Bumper rice growth; foreign import causing price fall

Bipul Sarkar Sunny, Dinajpur
Published : 02:00, May 25, 2019 | Updated : 02:00, May 25, 2019

Despite putting in a lot of hard work, farmers are not getting the right price for their paddy; on the other hand, huge rice has been imported from India though import has fallen with tax raised from 28 to 55 percent.
Mill owners and traders say that due to import, price of local rice has fallen and specialists feel that unless import is stopped, local producers will face a crisis.
Farmers say that if they face persistent loss then they will lose interest to grow paddy and be forced to change their profession.
As per agriculture department, the total rice production last year was 36.2 million tonnes. This year, the target is 35.5 million tonnes.
Revenue official of the Hili land port Nur Amin, says: “This year, from January till May 19, rice import has been 44,086 tonnes.”
Deputy-director of Dinajpur district agriculture extension department, Touhidul Iqbal, says: “This year, Boro has been cultivated over 174,000 hectares of land and, already, the farmers have begun cutting paddy. The total amount of rice will be 1.12 million metric tonnes.”

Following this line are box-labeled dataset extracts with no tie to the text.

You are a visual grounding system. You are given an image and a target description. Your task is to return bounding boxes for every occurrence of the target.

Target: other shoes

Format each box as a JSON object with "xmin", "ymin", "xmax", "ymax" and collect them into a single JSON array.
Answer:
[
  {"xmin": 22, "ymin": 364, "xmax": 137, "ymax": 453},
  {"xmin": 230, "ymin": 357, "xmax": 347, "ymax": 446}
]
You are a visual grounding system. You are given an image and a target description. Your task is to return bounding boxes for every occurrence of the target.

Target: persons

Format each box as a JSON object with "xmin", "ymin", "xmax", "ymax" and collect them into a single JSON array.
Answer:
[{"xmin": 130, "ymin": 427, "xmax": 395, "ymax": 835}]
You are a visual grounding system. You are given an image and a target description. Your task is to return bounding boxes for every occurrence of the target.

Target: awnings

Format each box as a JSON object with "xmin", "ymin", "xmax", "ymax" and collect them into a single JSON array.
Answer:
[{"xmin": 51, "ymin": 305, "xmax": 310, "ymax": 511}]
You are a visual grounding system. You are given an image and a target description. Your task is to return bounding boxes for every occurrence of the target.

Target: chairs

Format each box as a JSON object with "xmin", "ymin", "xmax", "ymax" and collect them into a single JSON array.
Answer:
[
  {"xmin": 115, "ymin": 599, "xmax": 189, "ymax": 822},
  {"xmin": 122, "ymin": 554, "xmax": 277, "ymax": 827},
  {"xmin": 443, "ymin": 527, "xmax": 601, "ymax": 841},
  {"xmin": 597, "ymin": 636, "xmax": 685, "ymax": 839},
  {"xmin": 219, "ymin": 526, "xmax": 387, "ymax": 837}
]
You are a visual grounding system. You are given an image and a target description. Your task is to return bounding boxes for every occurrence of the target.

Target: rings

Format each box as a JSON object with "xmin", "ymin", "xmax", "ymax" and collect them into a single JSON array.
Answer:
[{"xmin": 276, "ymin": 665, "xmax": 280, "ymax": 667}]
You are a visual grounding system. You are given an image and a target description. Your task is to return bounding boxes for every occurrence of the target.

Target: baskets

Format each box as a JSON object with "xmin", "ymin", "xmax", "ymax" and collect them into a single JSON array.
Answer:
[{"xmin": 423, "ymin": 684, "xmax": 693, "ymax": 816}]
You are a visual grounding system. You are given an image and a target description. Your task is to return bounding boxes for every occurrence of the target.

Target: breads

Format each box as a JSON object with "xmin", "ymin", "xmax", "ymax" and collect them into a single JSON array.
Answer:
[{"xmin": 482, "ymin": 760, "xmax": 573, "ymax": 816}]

However, only 5,048 metric tonnes will be bought from the farmers, he added.
District food controller, Mohammad Asrafuzzaman, says: “We cannot buy rice from everyone; preference is given to women farmers through lottery.”
Farmers in Dinajpur say the main crisis this year is the low price of rice. As a result, cutting paddy with workers is a loss because in the end, the expense is not recovered.
A farmer has to spend Tk 700 to Tk 750 to grow each mound of rice but is forced to sell it for Tk 500 to Tk 550.
Many farmers are selling their produce at a loss.
Professor Dr A T M Shafiqul Islam of the Haji Mohamamd Danesh University of Science and Technology, says: “Since the weather was favourable in the last few years, the production has been bumper; at such a stage, importing rice is only adding to the woes of the farmers since they are forced to sell at low rates.”